- OBJECTIVE
Rewrite the entries below, swapping each "snapshot" for "photograph" and leaving everything else untouched. Omit the pictures from your output.

- DATA RECORDS
────────────────
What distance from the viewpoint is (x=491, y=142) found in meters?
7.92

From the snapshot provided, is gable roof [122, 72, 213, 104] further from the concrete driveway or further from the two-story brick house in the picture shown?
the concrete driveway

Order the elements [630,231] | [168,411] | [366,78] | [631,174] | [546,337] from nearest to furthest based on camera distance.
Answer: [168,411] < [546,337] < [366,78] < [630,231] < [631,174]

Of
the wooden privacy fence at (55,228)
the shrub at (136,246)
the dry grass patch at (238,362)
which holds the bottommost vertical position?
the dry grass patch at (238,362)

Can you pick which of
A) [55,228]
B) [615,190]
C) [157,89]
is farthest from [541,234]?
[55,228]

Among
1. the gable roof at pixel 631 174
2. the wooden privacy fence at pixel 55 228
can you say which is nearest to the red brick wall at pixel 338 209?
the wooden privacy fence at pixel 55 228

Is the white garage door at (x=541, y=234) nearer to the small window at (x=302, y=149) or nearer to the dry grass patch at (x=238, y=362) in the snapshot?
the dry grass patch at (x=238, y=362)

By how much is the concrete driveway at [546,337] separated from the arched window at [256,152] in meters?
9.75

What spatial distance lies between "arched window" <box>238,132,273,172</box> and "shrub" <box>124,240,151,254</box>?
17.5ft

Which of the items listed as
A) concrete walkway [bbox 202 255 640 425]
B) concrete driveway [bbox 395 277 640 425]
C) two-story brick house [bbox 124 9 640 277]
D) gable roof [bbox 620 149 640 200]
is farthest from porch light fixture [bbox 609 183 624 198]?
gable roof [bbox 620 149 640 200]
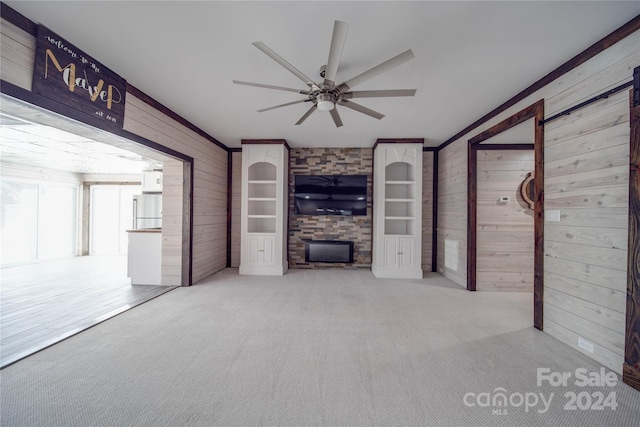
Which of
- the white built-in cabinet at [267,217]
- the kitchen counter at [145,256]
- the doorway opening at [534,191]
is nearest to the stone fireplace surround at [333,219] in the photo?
the white built-in cabinet at [267,217]

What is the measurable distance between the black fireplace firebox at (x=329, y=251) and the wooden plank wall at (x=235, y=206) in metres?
1.63

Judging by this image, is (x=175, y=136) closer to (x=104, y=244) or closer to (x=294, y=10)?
(x=294, y=10)

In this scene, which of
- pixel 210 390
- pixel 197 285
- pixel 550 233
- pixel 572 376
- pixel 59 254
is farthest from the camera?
pixel 59 254

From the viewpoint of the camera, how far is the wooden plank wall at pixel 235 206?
5.32 m

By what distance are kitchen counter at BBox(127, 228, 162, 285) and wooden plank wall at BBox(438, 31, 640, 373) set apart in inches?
212

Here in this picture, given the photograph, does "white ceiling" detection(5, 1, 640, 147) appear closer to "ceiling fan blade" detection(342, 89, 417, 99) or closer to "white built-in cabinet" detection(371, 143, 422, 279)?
"ceiling fan blade" detection(342, 89, 417, 99)

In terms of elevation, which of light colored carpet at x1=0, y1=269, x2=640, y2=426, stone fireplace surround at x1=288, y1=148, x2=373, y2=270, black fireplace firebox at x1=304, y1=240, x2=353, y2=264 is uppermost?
stone fireplace surround at x1=288, y1=148, x2=373, y2=270

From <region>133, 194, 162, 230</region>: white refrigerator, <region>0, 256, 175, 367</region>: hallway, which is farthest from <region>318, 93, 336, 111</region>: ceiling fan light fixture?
<region>133, 194, 162, 230</region>: white refrigerator

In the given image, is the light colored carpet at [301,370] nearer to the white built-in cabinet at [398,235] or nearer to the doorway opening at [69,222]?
the doorway opening at [69,222]

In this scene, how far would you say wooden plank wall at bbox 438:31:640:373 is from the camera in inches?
71.4

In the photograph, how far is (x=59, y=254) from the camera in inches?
256

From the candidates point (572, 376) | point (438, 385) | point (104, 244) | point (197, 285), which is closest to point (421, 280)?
point (572, 376)

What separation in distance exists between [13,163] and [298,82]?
25.5ft

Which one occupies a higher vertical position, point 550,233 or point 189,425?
point 550,233
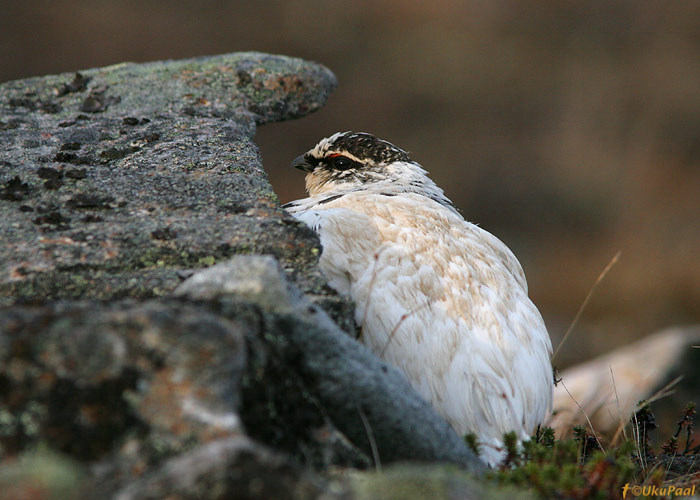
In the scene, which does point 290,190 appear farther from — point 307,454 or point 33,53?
point 307,454

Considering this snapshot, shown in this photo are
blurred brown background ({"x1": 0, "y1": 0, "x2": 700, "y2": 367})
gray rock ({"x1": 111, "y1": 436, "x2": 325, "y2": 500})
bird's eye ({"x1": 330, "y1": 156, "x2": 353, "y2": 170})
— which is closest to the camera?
gray rock ({"x1": 111, "y1": 436, "x2": 325, "y2": 500})

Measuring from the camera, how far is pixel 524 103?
1477 centimetres

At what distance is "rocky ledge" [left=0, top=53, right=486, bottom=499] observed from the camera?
5.80 feet

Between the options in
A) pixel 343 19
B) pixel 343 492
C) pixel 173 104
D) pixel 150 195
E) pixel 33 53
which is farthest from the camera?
pixel 343 19

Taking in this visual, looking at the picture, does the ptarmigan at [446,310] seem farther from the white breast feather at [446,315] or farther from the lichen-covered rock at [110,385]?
the lichen-covered rock at [110,385]

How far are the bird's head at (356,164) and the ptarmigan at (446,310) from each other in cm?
96

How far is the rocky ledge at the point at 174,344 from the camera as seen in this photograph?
69.6 inches

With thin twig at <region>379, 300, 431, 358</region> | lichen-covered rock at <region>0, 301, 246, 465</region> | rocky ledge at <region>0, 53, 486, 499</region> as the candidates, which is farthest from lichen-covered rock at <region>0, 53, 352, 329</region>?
lichen-covered rock at <region>0, 301, 246, 465</region>

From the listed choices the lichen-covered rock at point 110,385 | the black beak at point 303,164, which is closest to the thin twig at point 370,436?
the lichen-covered rock at point 110,385

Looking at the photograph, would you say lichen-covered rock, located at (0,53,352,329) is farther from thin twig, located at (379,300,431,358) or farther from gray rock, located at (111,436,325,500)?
gray rock, located at (111,436,325,500)

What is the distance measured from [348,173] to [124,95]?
1.46m

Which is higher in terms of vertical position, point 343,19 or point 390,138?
point 343,19

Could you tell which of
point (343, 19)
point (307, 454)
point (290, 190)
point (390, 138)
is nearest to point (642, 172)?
point (390, 138)

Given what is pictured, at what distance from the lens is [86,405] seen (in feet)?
5.90
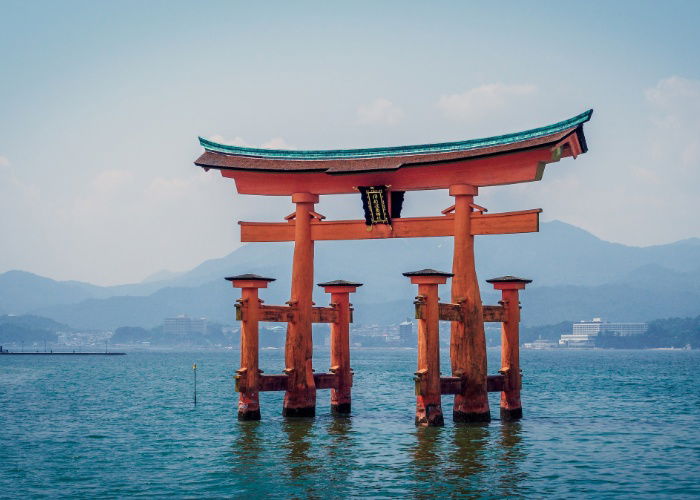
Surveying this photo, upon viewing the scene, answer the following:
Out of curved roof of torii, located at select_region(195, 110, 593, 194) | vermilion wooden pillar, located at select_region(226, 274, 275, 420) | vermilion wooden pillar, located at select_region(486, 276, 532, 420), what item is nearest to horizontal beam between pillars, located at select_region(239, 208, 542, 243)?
curved roof of torii, located at select_region(195, 110, 593, 194)

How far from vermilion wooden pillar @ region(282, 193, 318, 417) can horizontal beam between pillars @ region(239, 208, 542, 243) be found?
16.3 inches

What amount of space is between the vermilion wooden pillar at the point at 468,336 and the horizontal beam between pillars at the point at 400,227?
483mm

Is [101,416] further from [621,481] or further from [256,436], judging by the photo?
[621,481]

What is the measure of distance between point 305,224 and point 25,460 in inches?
405

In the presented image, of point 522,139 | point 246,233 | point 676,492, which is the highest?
point 522,139

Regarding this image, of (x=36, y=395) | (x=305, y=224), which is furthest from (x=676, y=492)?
(x=36, y=395)

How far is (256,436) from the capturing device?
84.4 ft

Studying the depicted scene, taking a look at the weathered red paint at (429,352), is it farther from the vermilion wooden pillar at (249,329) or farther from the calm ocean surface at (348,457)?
the vermilion wooden pillar at (249,329)

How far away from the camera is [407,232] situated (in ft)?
87.4

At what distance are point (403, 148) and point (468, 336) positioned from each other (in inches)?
236

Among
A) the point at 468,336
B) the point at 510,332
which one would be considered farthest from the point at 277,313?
the point at 510,332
────────────────
- WRITTEN REPLY
What distance from the viewpoint is (x=491, y=142) found in meters?
7.92

From the photograph provided, is gable roof [122, 72, 213, 104] further from the concrete driveway or further from the two-story brick house in the picture shown?
the concrete driveway

Order the elements [630,231] | [168,411] | [366,78] | [631,174] | [546,337] from nearest to furthest based on camera distance.
Answer: [168,411] < [546,337] < [366,78] < [630,231] < [631,174]

Of
the wooden privacy fence at (55,228)
the shrub at (136,246)
the dry grass patch at (238,362)
which holds the bottommost vertical position?
the dry grass patch at (238,362)

Can you pick which of
A) [55,228]
B) [615,190]
C) [157,89]
is farthest from [541,234]?
[55,228]

Among
1. the gable roof at pixel 631 174
2. the wooden privacy fence at pixel 55 228
can you say which is nearest to the red brick wall at pixel 338 209?
the wooden privacy fence at pixel 55 228

Is the white garage door at (x=541, y=234) nearer to the small window at (x=302, y=149) or nearer to the dry grass patch at (x=238, y=362) in the photograph?
the dry grass patch at (x=238, y=362)

By how much is the concrete driveway at [546,337] separated from the arched window at [256,152] in meters?
9.75

What spatial distance lies between "arched window" <box>238,132,273,172</box> and "shrub" <box>124,240,151,254</box>?
17.5ft

Which of the items listed as
A) concrete walkway [bbox 202 255 640 425]
B) concrete driveway [bbox 395 277 640 425]
C) two-story brick house [bbox 124 9 640 277]
D) gable roof [bbox 620 149 640 200]
is farthest from porch light fixture [bbox 609 183 624 198]?
gable roof [bbox 620 149 640 200]
Which of
- the white built-in cabinet at [267,217]
- the kitchen counter at [145,256]
- the doorway opening at [534,191]
is nearest to the stone fireplace surround at [333,219] in the photo?
the white built-in cabinet at [267,217]

What is the measurable distance between the black fireplace firebox at (x=329, y=251) and the wooden plank wall at (x=235, y=206) in metres?
1.63

Judging by this image, is (x=175, y=136) closer to (x=104, y=244) or closer to (x=294, y=10)?
(x=294, y=10)

In this scene, which of
- pixel 210 390
- pixel 197 285
- pixel 550 233
- pixel 572 376
- pixel 59 254
is farthest from the camera?
pixel 59 254

From the viewpoint of the camera, how far is the wooden plank wall at pixel 235 206?
5.32 m

By what distance are kitchen counter at BBox(127, 228, 162, 285) and wooden plank wall at BBox(438, 31, 640, 373) set apart in inches?
212

Here in this picture, given the photograph, does "white ceiling" detection(5, 1, 640, 147) appear closer to "ceiling fan blade" detection(342, 89, 417, 99) or closer to "white built-in cabinet" detection(371, 143, 422, 279)?
"ceiling fan blade" detection(342, 89, 417, 99)

In terms of elevation, which of light colored carpet at x1=0, y1=269, x2=640, y2=426, stone fireplace surround at x1=288, y1=148, x2=373, y2=270, black fireplace firebox at x1=304, y1=240, x2=353, y2=264 is uppermost?
stone fireplace surround at x1=288, y1=148, x2=373, y2=270

From <region>133, 194, 162, 230</region>: white refrigerator, <region>0, 256, 175, 367</region>: hallway, which is farthest from <region>318, 93, 336, 111</region>: ceiling fan light fixture?
<region>133, 194, 162, 230</region>: white refrigerator

In the given image, is the light colored carpet at [301,370] nearer to the white built-in cabinet at [398,235] or nearer to the doorway opening at [69,222]?
the doorway opening at [69,222]

In this scene, how far would you say wooden plank wall at bbox 438:31:640:373 is from the camera in inches?
71.4

In the photograph, how far is (x=59, y=254) from the camera in inches?
256

From the candidates point (572, 376) | point (438, 385) | point (104, 244) | point (197, 285), which is closest to point (421, 280)?
point (572, 376)

What separation in distance exists between [13,163] and [298,82]?
25.5ft

Which one occupies a higher vertical position, point 550,233 or point 189,425?
point 550,233
In the scene, which does point 290,190 appear farther from — point 307,454 or point 33,53?
point 307,454

Considering this photograph, shown in this photo are
blurred brown background ({"x1": 0, "y1": 0, "x2": 700, "y2": 367})
gray rock ({"x1": 111, "y1": 436, "x2": 325, "y2": 500})
bird's eye ({"x1": 330, "y1": 156, "x2": 353, "y2": 170})
— which is closest to the camera?
gray rock ({"x1": 111, "y1": 436, "x2": 325, "y2": 500})

Measuring from the camera, how far is pixel 524 103?
1477 centimetres

At what distance is "rocky ledge" [left=0, top=53, right=486, bottom=499] observed from the camera?
5.80 feet

Between the options in
A) pixel 343 19
B) pixel 343 492
C) pixel 173 104
D) pixel 150 195
E) pixel 33 53
which is farthest from the camera?
pixel 343 19

Taking in this visual, looking at the picture, does the ptarmigan at [446,310] seem farther from the white breast feather at [446,315] or farther from the lichen-covered rock at [110,385]?
the lichen-covered rock at [110,385]

How far are the bird's head at (356,164) and the ptarmigan at (446,310) from each other in cm?
96

How far is the rocky ledge at the point at 174,344 from the camera as seen in this photograph?
69.6 inches

With thin twig at <region>379, 300, 431, 358</region> | lichen-covered rock at <region>0, 301, 246, 465</region> | rocky ledge at <region>0, 53, 486, 499</region> as the candidates, which is farthest from lichen-covered rock at <region>0, 53, 352, 329</region>?
lichen-covered rock at <region>0, 301, 246, 465</region>

From the listed choices the lichen-covered rock at point 110,385 | the black beak at point 303,164, which is closest to the thin twig at point 370,436?
the lichen-covered rock at point 110,385

Looking at the photograph, would you say lichen-covered rock, located at (0,53,352,329) is farther from thin twig, located at (379,300,431,358) or farther from gray rock, located at (111,436,325,500)?
gray rock, located at (111,436,325,500)

What is the distance measured from [348,173] to [124,95]?
1.46m

Which is higher in terms of vertical position, point 343,19 or point 390,138?
point 343,19

Could you tell which of
point (343, 19)
point (307, 454)
point (290, 190)
point (390, 138)
is nearest to point (642, 172)?
point (390, 138)

Given what is pictured, at what distance from the lens is [86,405] seen (in feet)?
5.90
Surveying this photo, upon viewing the scene, answer the following:
Out of curved roof of torii, located at select_region(195, 110, 593, 194) | vermilion wooden pillar, located at select_region(226, 274, 275, 420) | vermilion wooden pillar, located at select_region(486, 276, 532, 420), what item is nearest to horizontal beam between pillars, located at select_region(239, 208, 542, 243)?
curved roof of torii, located at select_region(195, 110, 593, 194)

How far from vermilion wooden pillar @ region(282, 193, 318, 417) can horizontal beam between pillars @ region(239, 208, 542, 243) be found?
16.3 inches

What amount of space is between the vermilion wooden pillar at the point at 468,336 and the horizontal beam between pillars at the point at 400,227?
483mm

Is [101,416] further from [621,481] or further from [256,436], judging by the photo?
[621,481]

What is the measure of distance between point 305,224 and point 25,460 in inches?
405

In the presented image, of point 522,139 | point 246,233 | point 676,492, which is the highest?
point 522,139

Regarding this image, of (x=36, y=395) | (x=305, y=224), which is furthest from (x=676, y=492)?
(x=36, y=395)

How far is (256,436) from the capturing device?
84.4 ft

Studying the depicted scene, taking a look at the weathered red paint at (429,352), is it farther from the vermilion wooden pillar at (249,329) or farther from the calm ocean surface at (348,457)?
the vermilion wooden pillar at (249,329)

How far away from the camera is [407,232] situated (in ft)?
87.4

At what distance are point (403, 148) and point (468, 336) positioned from each other (in inches)?
236

Among
A) the point at 468,336
B) the point at 510,332
which one would be considered farthest from the point at 277,313?
the point at 510,332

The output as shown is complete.